As per Policy Guideline dated August 10, 2022, issued by the Ministry of Petroleum and Natural Gas, domestically produced APM natural gas is to be allocated to CGD companies for priority segments, specifically domestic pipelined natural gas (PNG) and CNG (Transport). The policy states that the supply of domestic gas to CGD entities will be made only up to the quantity available and allocated to GAIL (India) for these segments.
In line with this policy, the CGDs were allocated APM natural gas for domestic PNG and CNG (Transport) based on APM gas availability.
This is in addition to the ongoing reduction in proportion of APM gas allocation by 6-8 per annum for CNG/domestic PNG segment as entire growth is being met via expensive non-APM gas sources.
According to analysts at JM Financial Institutional Securities, the above cut is likely to result in ~4mmscmd of cheap $6.5/mmbtu APM gas being replaced with expensive gas costing $10-14/mmbtu (like domestic HPHT gas, new well/well intervention from ONGC and LNG imports).
This will likely result in weighted average gas cost for the CNG business rising by $0.7-1/mmbtu, which implies a CNG price hike of Rs 3.5-5/kg or 5-7 per cent.
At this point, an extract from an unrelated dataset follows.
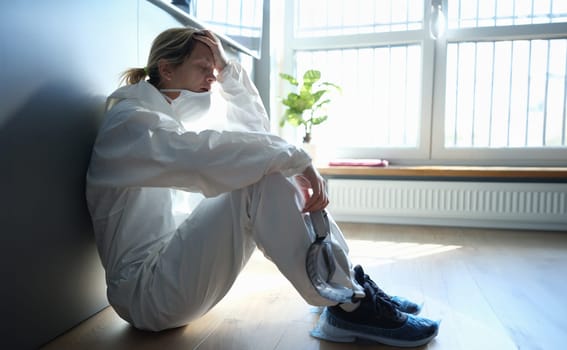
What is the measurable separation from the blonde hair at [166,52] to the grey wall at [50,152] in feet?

This will likely further erode pricing power in the CNG business and pose a risk to volume growth and margins, the brokerage firm said.
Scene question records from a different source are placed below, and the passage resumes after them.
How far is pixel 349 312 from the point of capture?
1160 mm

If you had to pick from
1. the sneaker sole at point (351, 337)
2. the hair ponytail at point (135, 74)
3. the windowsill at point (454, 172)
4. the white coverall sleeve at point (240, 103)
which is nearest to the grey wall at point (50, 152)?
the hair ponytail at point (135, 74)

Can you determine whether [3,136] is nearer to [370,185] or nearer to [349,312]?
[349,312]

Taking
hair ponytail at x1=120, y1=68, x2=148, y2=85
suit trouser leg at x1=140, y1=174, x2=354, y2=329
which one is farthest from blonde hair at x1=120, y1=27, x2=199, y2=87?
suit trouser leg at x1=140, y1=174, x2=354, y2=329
Further, it's a significant de-rating event for CNG-dominated CGD companies like IGL and MGL (as CNG constitutes ~75 per cent of their volume) as it significantly raises uncertainty on the government’s future policy measures, it added.
Hence, analysts have reduced IGL and MGL's FY25-27 earnings before interest, taxes, depreciation, and amortisation (Ebitda) estimate by 10-13 per cent and cut target prices to Rs 435 for IGL and to Rs 1,400 for MGL. It has downgraded both the stocks to SELL.